»»

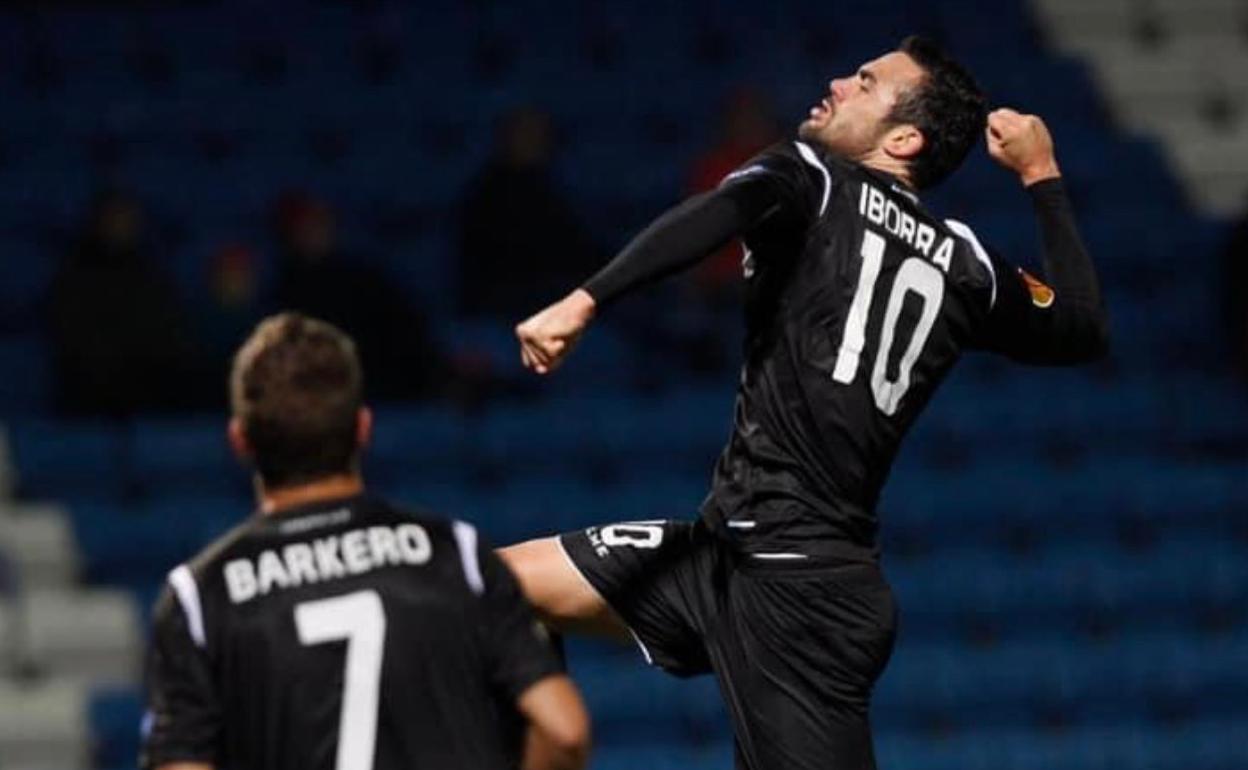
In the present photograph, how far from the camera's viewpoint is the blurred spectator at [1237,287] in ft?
36.7

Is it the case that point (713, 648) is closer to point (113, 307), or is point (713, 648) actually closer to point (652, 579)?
point (652, 579)

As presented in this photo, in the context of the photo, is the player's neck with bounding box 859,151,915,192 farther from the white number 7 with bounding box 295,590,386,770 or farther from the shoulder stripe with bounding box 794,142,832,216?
the white number 7 with bounding box 295,590,386,770

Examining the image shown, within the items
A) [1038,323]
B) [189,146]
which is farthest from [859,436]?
[189,146]

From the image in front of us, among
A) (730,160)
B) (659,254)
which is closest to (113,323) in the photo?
(730,160)

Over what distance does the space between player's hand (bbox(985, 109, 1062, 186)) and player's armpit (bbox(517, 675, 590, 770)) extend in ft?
6.14

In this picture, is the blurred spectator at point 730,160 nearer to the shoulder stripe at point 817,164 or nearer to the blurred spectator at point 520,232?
the blurred spectator at point 520,232

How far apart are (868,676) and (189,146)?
6595 mm

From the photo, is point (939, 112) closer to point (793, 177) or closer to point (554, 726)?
point (793, 177)

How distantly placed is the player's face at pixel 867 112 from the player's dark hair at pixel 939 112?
0.02m

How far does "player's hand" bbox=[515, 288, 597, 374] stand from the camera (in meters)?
4.74

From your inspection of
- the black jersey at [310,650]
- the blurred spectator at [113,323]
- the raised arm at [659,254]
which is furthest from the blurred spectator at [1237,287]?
the black jersey at [310,650]

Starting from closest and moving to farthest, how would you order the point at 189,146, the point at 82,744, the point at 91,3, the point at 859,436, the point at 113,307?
the point at 859,436 → the point at 82,744 → the point at 113,307 → the point at 189,146 → the point at 91,3

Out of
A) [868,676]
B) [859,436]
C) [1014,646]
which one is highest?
[859,436]

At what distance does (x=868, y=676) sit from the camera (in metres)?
5.53
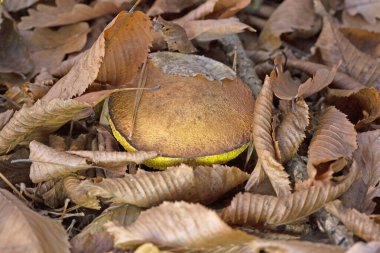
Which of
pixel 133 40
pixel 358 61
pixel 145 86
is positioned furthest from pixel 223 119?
pixel 358 61

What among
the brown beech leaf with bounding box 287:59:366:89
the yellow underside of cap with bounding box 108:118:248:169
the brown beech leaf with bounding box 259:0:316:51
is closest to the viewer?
the yellow underside of cap with bounding box 108:118:248:169

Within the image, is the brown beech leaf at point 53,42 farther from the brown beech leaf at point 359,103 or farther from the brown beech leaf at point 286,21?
the brown beech leaf at point 359,103

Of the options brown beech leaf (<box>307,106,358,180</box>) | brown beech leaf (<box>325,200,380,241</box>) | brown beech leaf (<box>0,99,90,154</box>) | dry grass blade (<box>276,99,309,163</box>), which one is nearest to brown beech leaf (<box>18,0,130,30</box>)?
brown beech leaf (<box>0,99,90,154</box>)

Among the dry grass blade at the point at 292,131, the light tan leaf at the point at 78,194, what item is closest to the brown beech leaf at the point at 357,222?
the dry grass blade at the point at 292,131

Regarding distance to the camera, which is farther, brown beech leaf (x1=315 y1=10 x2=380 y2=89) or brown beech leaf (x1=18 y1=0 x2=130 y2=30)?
brown beech leaf (x1=18 y1=0 x2=130 y2=30)

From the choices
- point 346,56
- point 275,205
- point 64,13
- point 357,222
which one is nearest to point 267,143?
point 275,205

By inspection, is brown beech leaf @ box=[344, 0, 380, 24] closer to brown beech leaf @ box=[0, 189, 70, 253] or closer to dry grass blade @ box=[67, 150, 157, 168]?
dry grass blade @ box=[67, 150, 157, 168]

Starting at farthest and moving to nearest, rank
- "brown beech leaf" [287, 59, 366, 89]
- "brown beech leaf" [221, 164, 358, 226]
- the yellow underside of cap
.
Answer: "brown beech leaf" [287, 59, 366, 89] → the yellow underside of cap → "brown beech leaf" [221, 164, 358, 226]
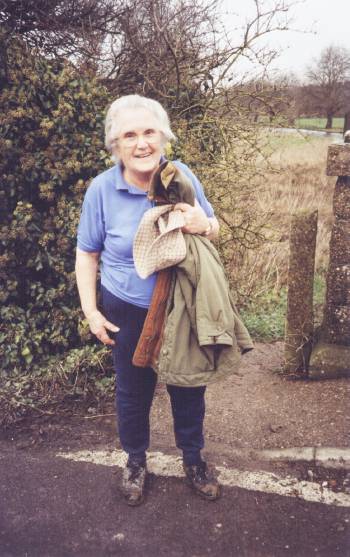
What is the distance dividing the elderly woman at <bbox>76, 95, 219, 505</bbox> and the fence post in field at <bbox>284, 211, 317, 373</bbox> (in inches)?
54.1

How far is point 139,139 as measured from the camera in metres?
2.21

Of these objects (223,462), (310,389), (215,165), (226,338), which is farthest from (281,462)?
(215,165)

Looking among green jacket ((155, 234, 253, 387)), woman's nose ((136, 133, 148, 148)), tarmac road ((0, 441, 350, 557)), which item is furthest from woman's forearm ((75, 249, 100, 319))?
tarmac road ((0, 441, 350, 557))

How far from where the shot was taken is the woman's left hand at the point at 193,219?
2.21 meters

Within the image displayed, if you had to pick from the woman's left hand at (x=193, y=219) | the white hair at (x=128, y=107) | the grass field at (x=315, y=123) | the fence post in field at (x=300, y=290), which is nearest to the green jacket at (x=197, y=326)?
the woman's left hand at (x=193, y=219)

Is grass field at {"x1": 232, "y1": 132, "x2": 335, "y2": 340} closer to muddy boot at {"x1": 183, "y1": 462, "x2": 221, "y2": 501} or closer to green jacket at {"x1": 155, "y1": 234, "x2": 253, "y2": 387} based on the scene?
green jacket at {"x1": 155, "y1": 234, "x2": 253, "y2": 387}

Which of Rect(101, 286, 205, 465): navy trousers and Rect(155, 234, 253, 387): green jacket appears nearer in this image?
Rect(155, 234, 253, 387): green jacket

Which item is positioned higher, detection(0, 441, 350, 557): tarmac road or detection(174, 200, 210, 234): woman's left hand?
detection(174, 200, 210, 234): woman's left hand

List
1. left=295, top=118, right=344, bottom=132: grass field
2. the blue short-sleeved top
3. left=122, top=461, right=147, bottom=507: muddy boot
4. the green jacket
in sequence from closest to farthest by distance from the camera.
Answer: the green jacket → the blue short-sleeved top → left=122, top=461, right=147, bottom=507: muddy boot → left=295, top=118, right=344, bottom=132: grass field

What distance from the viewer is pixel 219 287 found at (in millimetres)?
2230

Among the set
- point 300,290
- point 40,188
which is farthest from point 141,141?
point 300,290

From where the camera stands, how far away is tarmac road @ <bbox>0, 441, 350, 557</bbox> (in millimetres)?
2387

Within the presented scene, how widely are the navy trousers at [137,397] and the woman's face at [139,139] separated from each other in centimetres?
65

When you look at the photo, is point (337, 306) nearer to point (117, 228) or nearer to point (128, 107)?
point (117, 228)
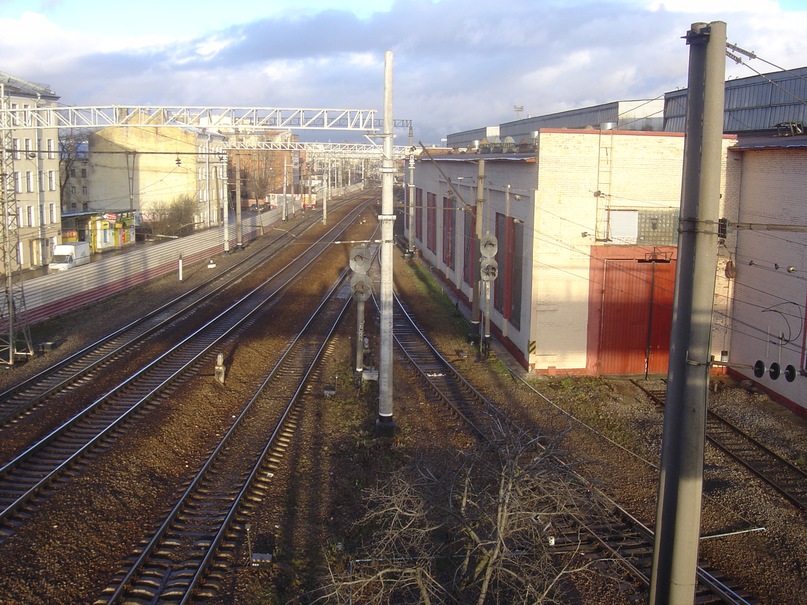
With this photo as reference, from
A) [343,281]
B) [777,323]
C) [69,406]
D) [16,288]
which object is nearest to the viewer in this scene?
[69,406]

««

* _Written task_: All the records need to be repeated exactly, with the images dropped.

* _Worked answer_:
In the present photograph, how far from the camera's viewpoint is the blurred spectator at [1237,287] in ft?
36.7

Is it the case that point (713, 648) is closer to point (113, 307), or is point (713, 648) actually closer to point (652, 579)?
point (652, 579)

As presented in this photo, in the context of the photo, is the player's neck with bounding box 859,151,915,192 farther from the white number 7 with bounding box 295,590,386,770 or farther from the shoulder stripe with bounding box 794,142,832,216?
the white number 7 with bounding box 295,590,386,770

Examining the image shown, within the items
A) [1038,323]
B) [189,146]
which is farthest from [859,436]?
[189,146]

From the image in front of us, among
A) (730,160)
B) (659,254)
which is closest to (113,323) in the photo?
(730,160)

Over what distance does the space between player's hand (bbox(985, 109, 1062, 186)) and player's armpit (bbox(517, 675, 590, 770)) extend in ft?
6.14

In this picture, is the blurred spectator at point 730,160 nearer to the shoulder stripe at point 817,164 or nearer to the blurred spectator at point 520,232?
the blurred spectator at point 520,232

How far apart are (868,676) and (189,146)?
6595 mm

From the photo, is point (939, 112) closer to point (793, 177) or closer to point (554, 726)?
point (793, 177)

How distantly placed is the player's face at pixel 867 112 from the player's dark hair at pixel 939 112?
0.02m

How far does "player's hand" bbox=[515, 288, 597, 374] stand from the camera (in meters)?
4.74

From your inspection of
- the black jersey at [310,650]
- the blurred spectator at [113,323]
- the raised arm at [659,254]
which is furthest from the blurred spectator at [1237,287]?
the black jersey at [310,650]

Starting from closest and moving to farthest, how would you order the point at 189,146, the point at 82,744, the point at 91,3, the point at 859,436, the point at 113,307?
the point at 859,436 → the point at 82,744 → the point at 113,307 → the point at 189,146 → the point at 91,3

Out of
A) [868,676]
B) [859,436]
C) [1014,646]
which one is highest?
[859,436]

At what distance does (x=868, y=676) sit from the camera (in metres)?
5.53
Which of
pixel 133 40
pixel 358 61
pixel 145 86
is positioned furthest from pixel 223 119?
pixel 358 61

What among
the brown beech leaf with bounding box 287:59:366:89
the yellow underside of cap with bounding box 108:118:248:169
the brown beech leaf with bounding box 259:0:316:51
is closest to the viewer?
the yellow underside of cap with bounding box 108:118:248:169

Within the image, is the brown beech leaf at point 53,42 farther from the brown beech leaf at point 359,103 or farther from the brown beech leaf at point 286,21?
the brown beech leaf at point 359,103

Of the options brown beech leaf (<box>307,106,358,180</box>) | brown beech leaf (<box>325,200,380,241</box>) | brown beech leaf (<box>0,99,90,154</box>) | dry grass blade (<box>276,99,309,163</box>), which one is nearest to brown beech leaf (<box>18,0,130,30</box>)?
brown beech leaf (<box>0,99,90,154</box>)

Among the dry grass blade at the point at 292,131, the light tan leaf at the point at 78,194, what item is closest to the brown beech leaf at the point at 357,222?
the dry grass blade at the point at 292,131

Regarding distance to the camera, which is farther, brown beech leaf (x1=315 y1=10 x2=380 y2=89) or brown beech leaf (x1=18 y1=0 x2=130 y2=30)?
brown beech leaf (x1=18 y1=0 x2=130 y2=30)

From the choices
- point 346,56
- point 275,205
- point 64,13
- point 357,222
which one is nearest to point 267,143?
point 275,205

By inspection, is brown beech leaf @ box=[344, 0, 380, 24] closer to brown beech leaf @ box=[0, 189, 70, 253] or closer to dry grass blade @ box=[67, 150, 157, 168]?
dry grass blade @ box=[67, 150, 157, 168]

Starting at farthest and moving to nearest, rank
- "brown beech leaf" [287, 59, 366, 89]
- "brown beech leaf" [221, 164, 358, 226]
- the yellow underside of cap
.
Answer: "brown beech leaf" [287, 59, 366, 89] → the yellow underside of cap → "brown beech leaf" [221, 164, 358, 226]
What is the distance dividing the elderly woman at <bbox>76, 95, 219, 505</bbox> and the fence post in field at <bbox>284, 211, 317, 373</bbox> (in inches)?
54.1

How far is point 139,139 as measured from the camera in metres?
2.21

Of these objects (223,462), (310,389), (215,165), (226,338), which is farthest from (281,462)?
(215,165)

Looking among green jacket ((155, 234, 253, 387)), woman's nose ((136, 133, 148, 148)), tarmac road ((0, 441, 350, 557)), which item is furthest from woman's forearm ((75, 249, 100, 319))?
tarmac road ((0, 441, 350, 557))

How far from where the shot was taken is the woman's left hand at the point at 193,219?
2.21 meters

Within the image displayed, if you had to pick from the woman's left hand at (x=193, y=219) | the white hair at (x=128, y=107) | the grass field at (x=315, y=123) | the fence post in field at (x=300, y=290), which is nearest to the green jacket at (x=197, y=326)?
the woman's left hand at (x=193, y=219)

Is grass field at {"x1": 232, "y1": 132, "x2": 335, "y2": 340} closer to muddy boot at {"x1": 183, "y1": 462, "x2": 221, "y2": 501} or closer to green jacket at {"x1": 155, "y1": 234, "x2": 253, "y2": 387} based on the scene?
green jacket at {"x1": 155, "y1": 234, "x2": 253, "y2": 387}

Which of Rect(101, 286, 205, 465): navy trousers and Rect(155, 234, 253, 387): green jacket appears nearer in this image?
Rect(155, 234, 253, 387): green jacket

Which item is positioned higher, detection(0, 441, 350, 557): tarmac road or detection(174, 200, 210, 234): woman's left hand?
detection(174, 200, 210, 234): woman's left hand

List
1. left=295, top=118, right=344, bottom=132: grass field
2. the blue short-sleeved top
3. left=122, top=461, right=147, bottom=507: muddy boot
4. the green jacket
in sequence from closest to farthest by distance from the camera.
Answer: the green jacket → the blue short-sleeved top → left=122, top=461, right=147, bottom=507: muddy boot → left=295, top=118, right=344, bottom=132: grass field

What distance from the viewer is pixel 219 287 found at (in millimetres)?
2230

Among the set
- point 300,290
- point 40,188
which is farthest from point 141,141?
point 300,290

From where the camera stands, how far away is tarmac road @ <bbox>0, 441, 350, 557</bbox> (in millimetres)?
2387

Within the presented scene, how widely are the navy trousers at [137,397] and the woman's face at [139,139] separated from each other in centimetres?
65

When you look at the photo, is point (337, 306) nearer to point (117, 228) or nearer to point (128, 107)?
point (117, 228)
With this photo as reference, from
A) [343,281]
B) [777,323]
C) [69,406]
D) [16,288]
which object is nearest to the viewer in this scene?
[69,406]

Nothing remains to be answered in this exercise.